START MATERIAL PROVIDED
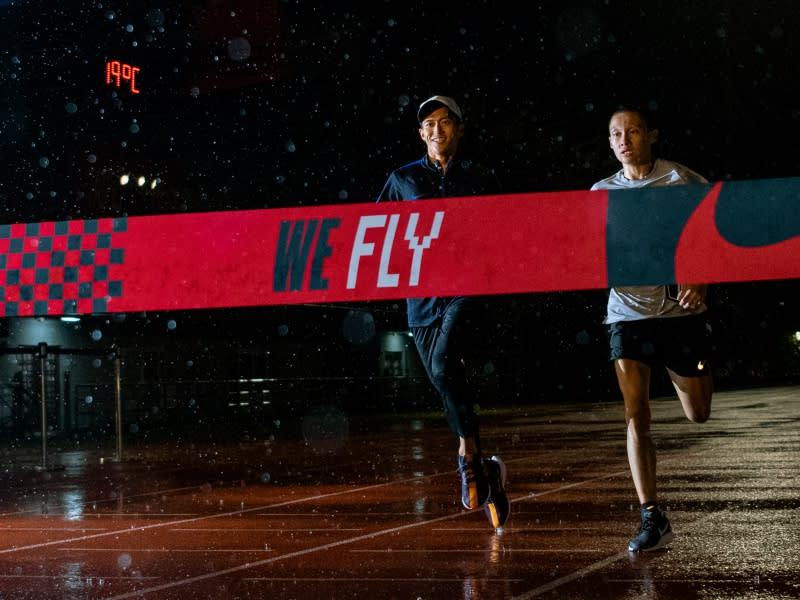 獨特「腳尖跑法」 突破「非洲障礙」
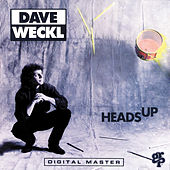 Heads Up by Dave Weckl
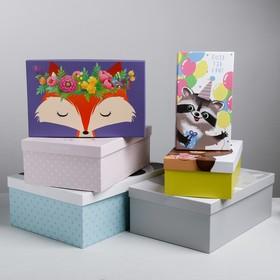 "Kit boxes rectangular 6 in 1 ""Cute animals"", 22.5 × 12.5 × 7.5‒34.5 × 25 × 12.5 cm"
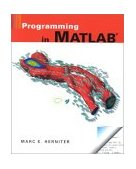 Programming in MATLAB� 1st 2000 9780534368807 Front Cover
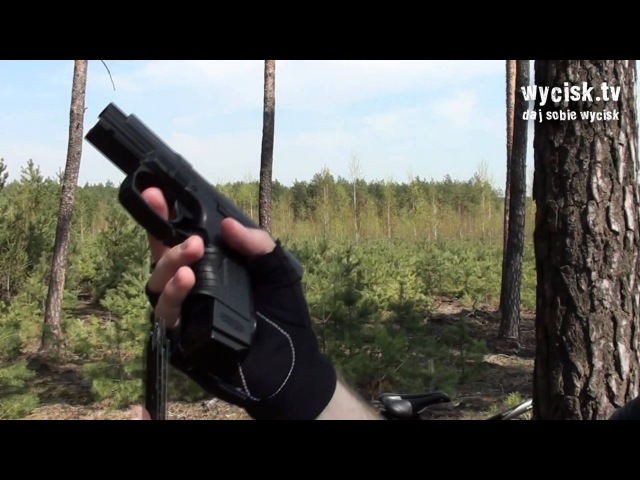 Walther CP99 Compact - обзор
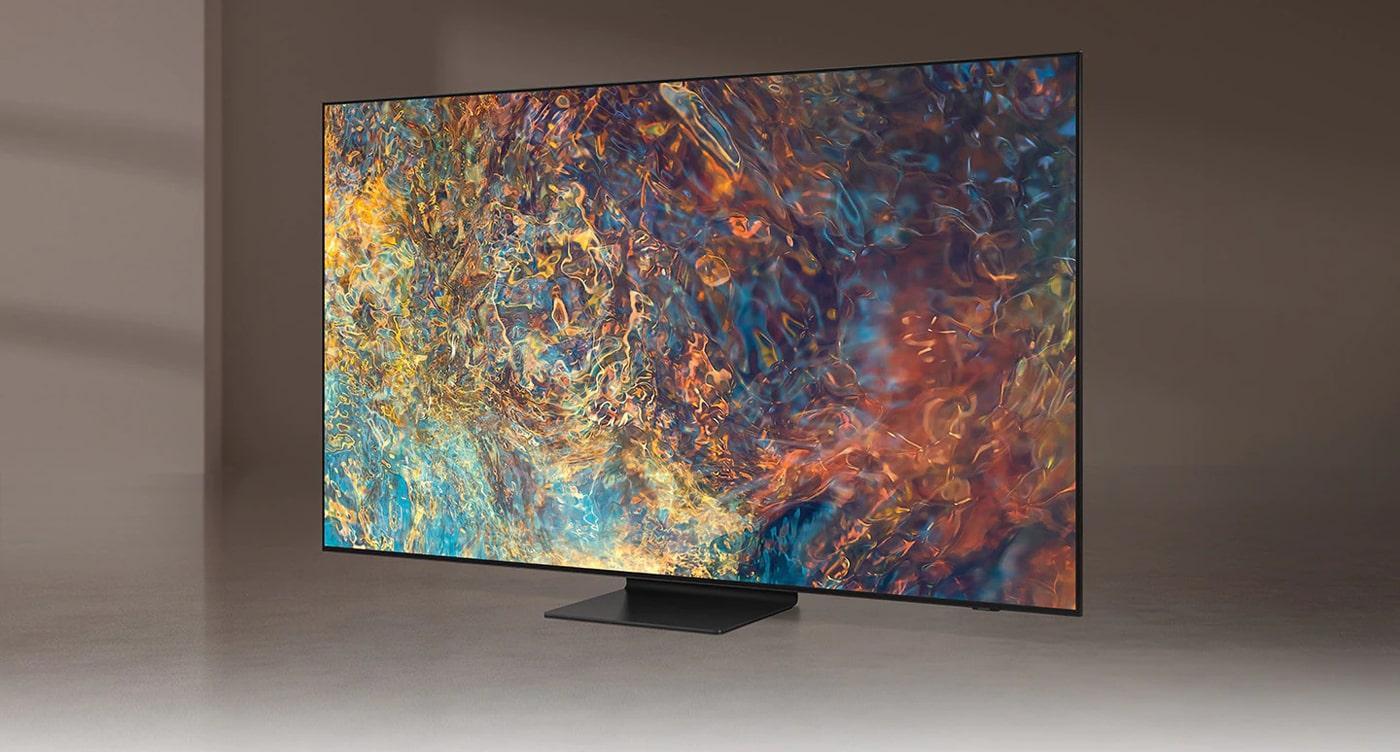 مشخصات تلویزیون 2021 سامسونگ مدل 65QN90A
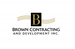 Brown Contracting and Development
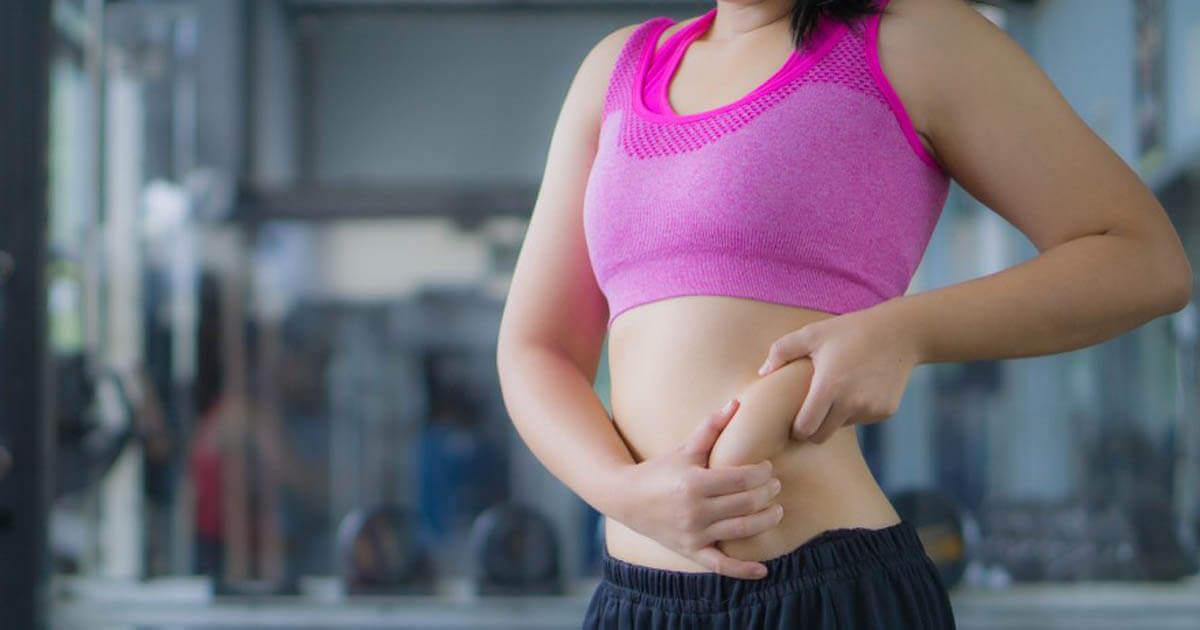 Giảm cân & giảm mỡ - đâu mới là yếu tố chính quyết định vóc dáng?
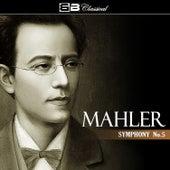 Mahler Symphony No. 5 by Kyril Kondrashin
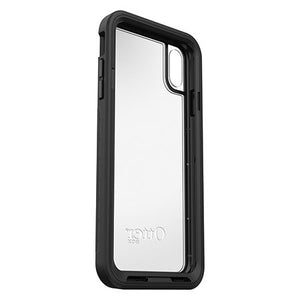 coque iphone xs max otterbox pursuit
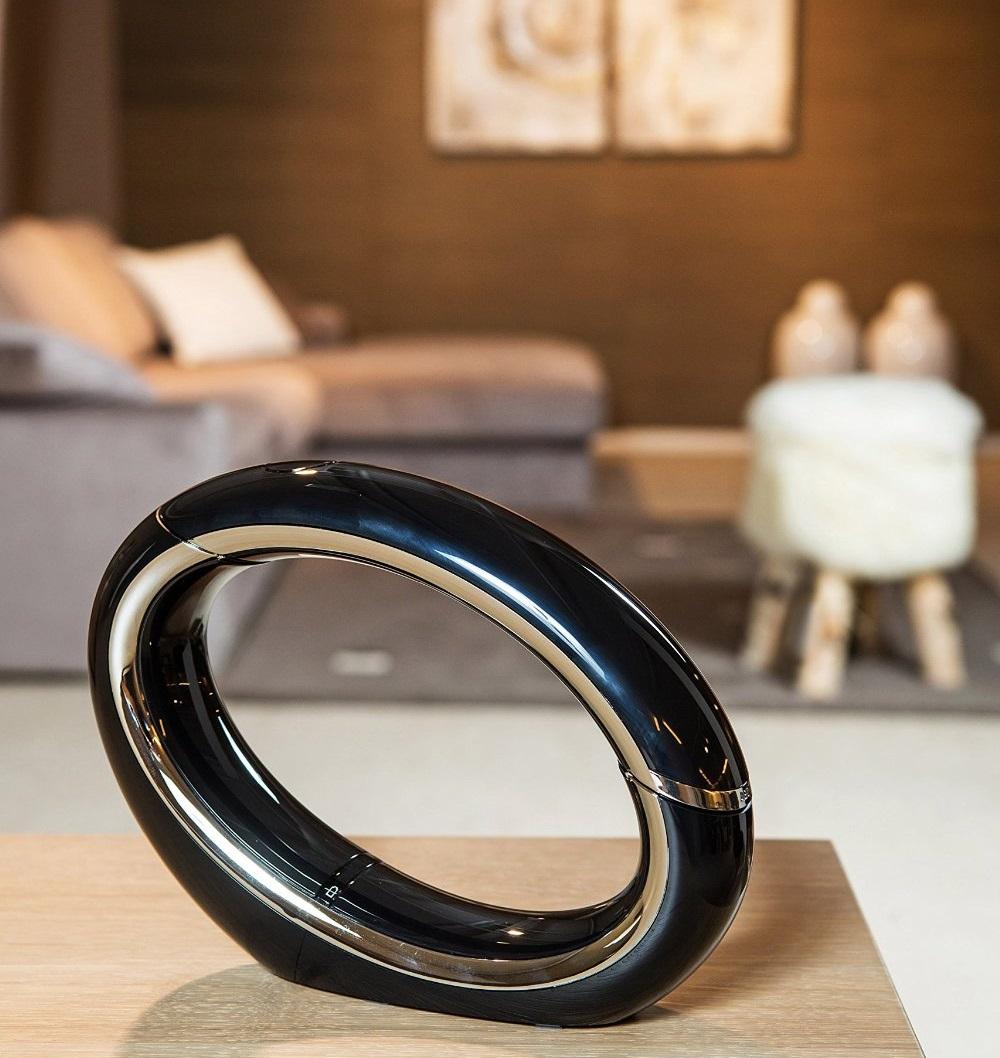 AEG Eclipse 10 Design DECT-Telefon nur 38,14€ (-57% sparen)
END MATERIAL PROVIDED
PROBLEM TO SOLVE = What you return should match the records above word for word, minus the pictures.

RESPONSE BELOW =
 獨特「腳尖跑法」 突破「非洲障礙」
 Heads Up by Dave Weckl
 "Kit boxes rectangular 6 in 1 ""Cute animals"", 22.5 × 12.5 × 7.5‒34.5 × 25 × 12.5 cm"
 Programming in MATLAB� 1st 2000 9780534368807 Front Cover
 Walther CP99 Compact - обзор
 مشخصات تلویزیون 2021 سامسونگ مدل 65QN90A
 Brown Contracting and Development
 Giảm cân & giảm mỡ - đâu mới là yếu tố chính quyết định vóc dáng?
 Mahler Symphony No. 5 by Kyril Kondrashin
 coque iphone xs max otterbox pursuit
 AEG Eclipse 10 Design DECT-Telefon nur 38,14€ (-57% sparen)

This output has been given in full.